PHOENIX ‒ Crews are set to begin initial work on the 3-mile stretch at the center of the Loop 202 South Mountain Freeway that will provide a direct link between the West Valley and East Valley.
Construction in the Center segment, which is located between 51st Avenue and 32nd Lane and includes a section passing through the southwestern edge of the South Mountain Park, also will create five multi-use crossings and multiple drainage structures.
Crews have already started creating right-of-way fencing and surveying to identify and tag trees and cactuses in the path of construction that are good candidates for salvage. Over the next few months, hundreds of plants that eventually will be replanted along the freeway will be removed and placed in a temporary nursery.
Beginning this week, crews with heavy equipment will start assessing the condition of soil and rock as well as the depth of groundwater along the freeway alignment. These geotechnical investigations, which occur on every freeway expansion project, allow engineers to plan for pavement, bridges, walls and drainage structures.

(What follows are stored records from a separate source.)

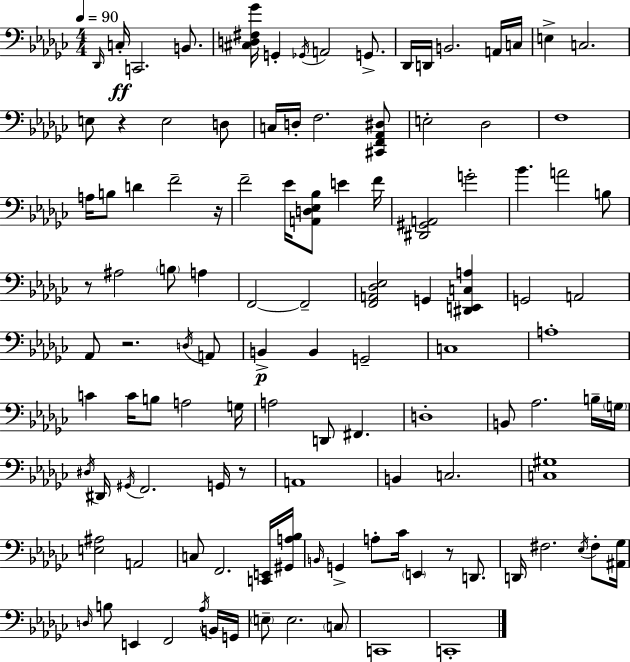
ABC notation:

X:1
T:Untitled
M:4/4
L:1/4
K:Ebm
_D,,/4 C,/4 C,,2 B,,/2 [^C,D,^F,_G]/4 G,, _G,,/4 A,,2 G,,/2 _D,,/4 D,,/4 B,,2 A,,/4 C,/4 E, C,2 E,/2 z E,2 D,/2 C,/4 D,/4 F,2 [^C,,F,,_A,,^D,]/2 E,2 _D,2 F,4 A,/4 B,/2 D F2 z/4 F2 _E/4 [A,,D,_E,_B,]/2 E F/4 [^D,,^G,,A,,]2 G2 _B A2 B,/2 z/2 ^A,2 B,/2 A, F,,2 F,,2 [F,,A,,_D,_E,]2 G,, [^D,,E,,C,A,] G,,2 A,,2 _A,,/2 z2 D,/4 A,,/2 B,, B,, G,,2 C,4 A,4 C C/4 B,/2 A,2 G,/4 A,2 D,,/2 ^F,, D,4 B,,/2 _A,2 B,/4 G,/4 ^D,/4 ^D,,/4 ^G,,/4 F,,2 G,,/4 z/2 A,,4 B,, C,2 [C,^G,]4 [E,^A,]2 A,,2 C,/2 F,,2 [C,,E,,]/4 [^G,,A,_B,]/4 B,,/4 G,, A,/2 _C/4 E,, z/2 D,,/2 D,,/4 ^F,2 _E,/4 ^F,/2 [^A,,_G,]/4 D,/4 B,/2 E,, F,,2 _A,/4 B,,/4 G,,/4 E,/2 E,2 C,/2 C,,4 C,,4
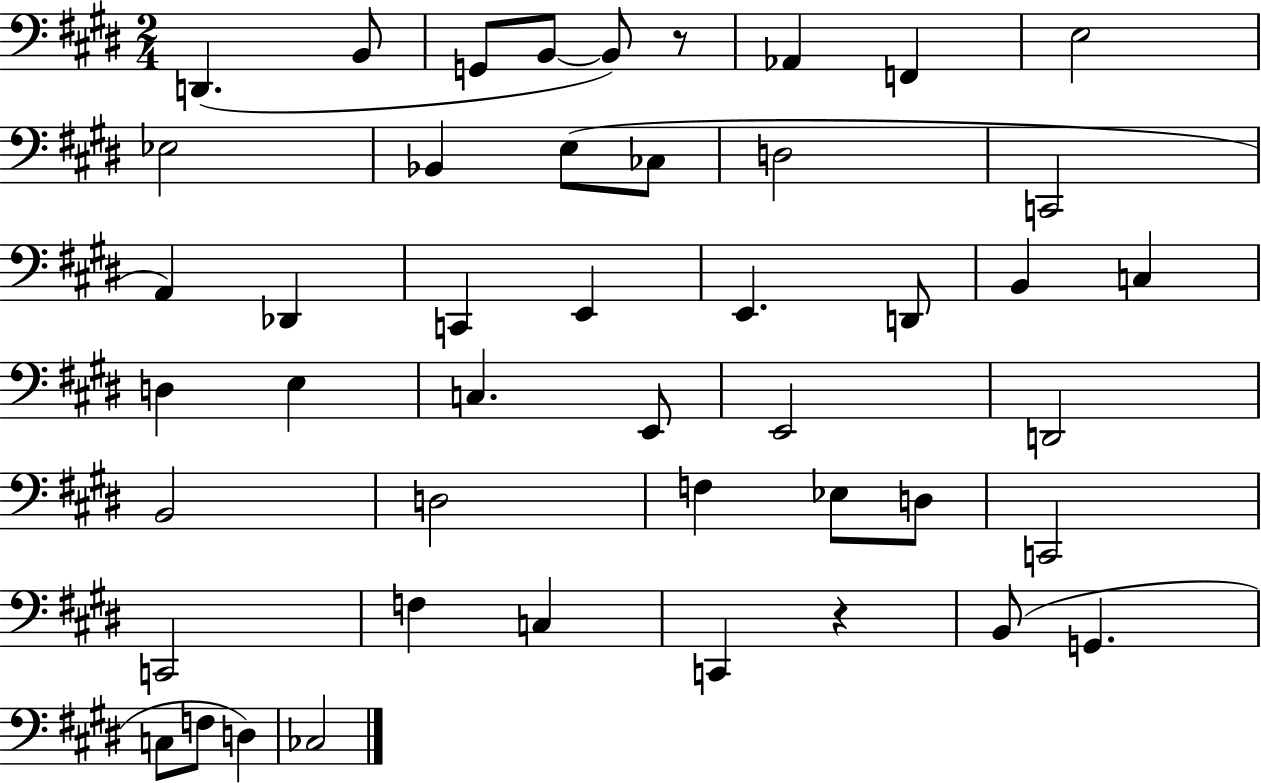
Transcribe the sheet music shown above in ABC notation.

X:1
T:Untitled
M:2/4
L:1/4
K:E
D,, B,,/2 G,,/2 B,,/2 B,,/2 z/2 _A,, F,, E,2 _E,2 _B,, E,/2 _C,/2 D,2 C,,2 A,, _D,, C,, E,, E,, D,,/2 B,, C, D, E, C, E,,/2 E,,2 D,,2 B,,2 D,2 F, _E,/2 D,/2 C,,2 C,,2 F, C, C,, z B,,/2 G,, C,/2 F,/2 D, _C,2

This work, which will require building temporary access roads, is scheduled to continue for several months.
Starting as early as May, controlled rock blasting will begin along two ridges on the southwestern edge of the South Mountain Park to break large rock into smaller, more manageable pieces as crews create a path for the freeway.
Periodic traffic restrictions are anticipated on 51st Avenue, Dusty Lane and Ivanhoe Street during Center segment construction.
The largest single highway project in Arizona history, the South Mountain Freeway has been divided into four construction segments:
- I-10 Papago: between the I-10 Papago Freeway interchange at 59th Avenue and Lower Buckeye Road
- Salt River: from Lower Buckeye Road to 51st Avenue near Estrella Drive
- Center: from 51st Avenue to 32nd Lane
- Pecos: between 32nd Lane to the I-10/Loop 202 Santan Freeway interchange along Pecos Road
The South Mountain Freeway will provide a long-planned direct link between the East Valley and West Valley and a much-needed alternative to I-10 through downtown Phoenix. Approved by Maricopa County voters in 1985 and again in 2004 as part of a comprehensive regional transportation plan, the South Mountain Freeway will complete the Loop 202 and Loop 101 freeway system in the Valley.